Но странное дело; чем больше порол меня мой хозяин, тем большую привязанность я к нему чувствовал. Моя ирландская кровь волновалась, но я ни разу даже не попытался его укусить, хоть порой он драл меня без милосердия, так что я катался по траве и визжал благим матом. 

Говорят, что женщины особенно любят того, кто обходится с ними при пособии вышесказанного ненавистного орудия. К сожалению, я никогда не был женщиною и не могу судить, насколько это справедливо. 

Три года прошло, и прошло не бесследно для моего развития и самоусовершенствования. Я стал ясно понимать, что долг сам по себе, а увлечение тоже само по себе, что за исполнение долга иногда хвалят, а за увлечение обязательно высекут, и что таким образом долг выше увлечения. 

Принципиально, конечно; на деле это не всегда бывает, в особенности у натур поэтических, как моя, например. Да и чем я виноват, что у меня ирландская кровь, и что долг мне всегда представляется в образе бухгалтера коммерческого банка с пером за ухом и гемороем в пояснице? Во всяком случае, я привык охотиться в компании с другими собаками и у меня сменилась холодною рассудительностью та зависть или как, выражаются обыкновенно, та охотничья жадность, которая заставляла было меня во все ноги бросаться на чужую стойку и сгонять чужую птицу. Я нашел, что поступать так и неразумно и невыгодно, и пришел к убеждению, что Белькруа великий человек, и что по части собачьей педагогии у него есть истины, которые и не снились древним мудрецам. 

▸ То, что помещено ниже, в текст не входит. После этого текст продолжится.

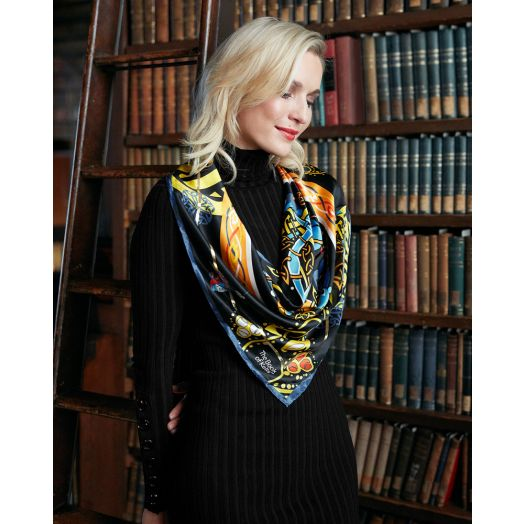 Model standing in a library wearing a Patrick Francis Book of Kells silk scarf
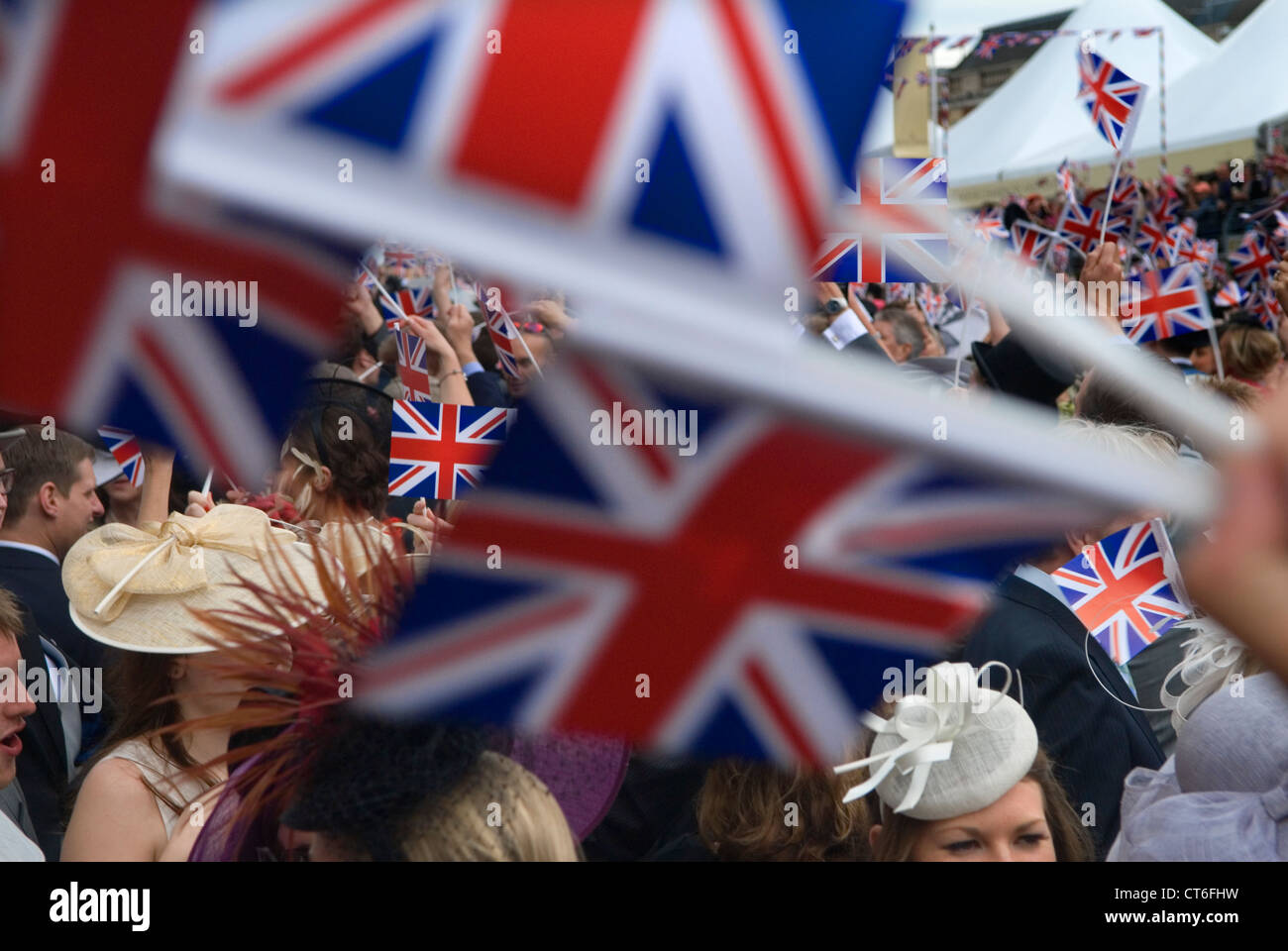 """Royal Ascot singing """"Land of Hope and Glory"""" around the band stand at the end of the days  horse racing Ascot HOMER Stock Photo"""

Вчера намеревались отправиться на охоту, но дождь помешал. У Алексея Петровича тем не менее собралась целая компания и просидели весь вечер. 

Были и собаки, но… только и была одна хорошенькая — желто-пегая Лола, по-видимому, аристократка из английских.

Я было хотел оказать ей несколько любезностей, как следует и прилично джентльмену чистой крови, но в это время преогромный косматый дурак черной масти толкнул меня очень грубо и, отворотясь в сторону, проворчал эпитет, весьма нелестный для моей особы. Я немедленно повернулся к нему задом, поднял хвост и ощетинил шерсть на спине, как это принято в нашем кругу для выражения презрения, и в свою очередь отпустил несколько соответственных эпитетов с соблюдением, впрочем, полнейшего приличия в присутствии дамского пола. 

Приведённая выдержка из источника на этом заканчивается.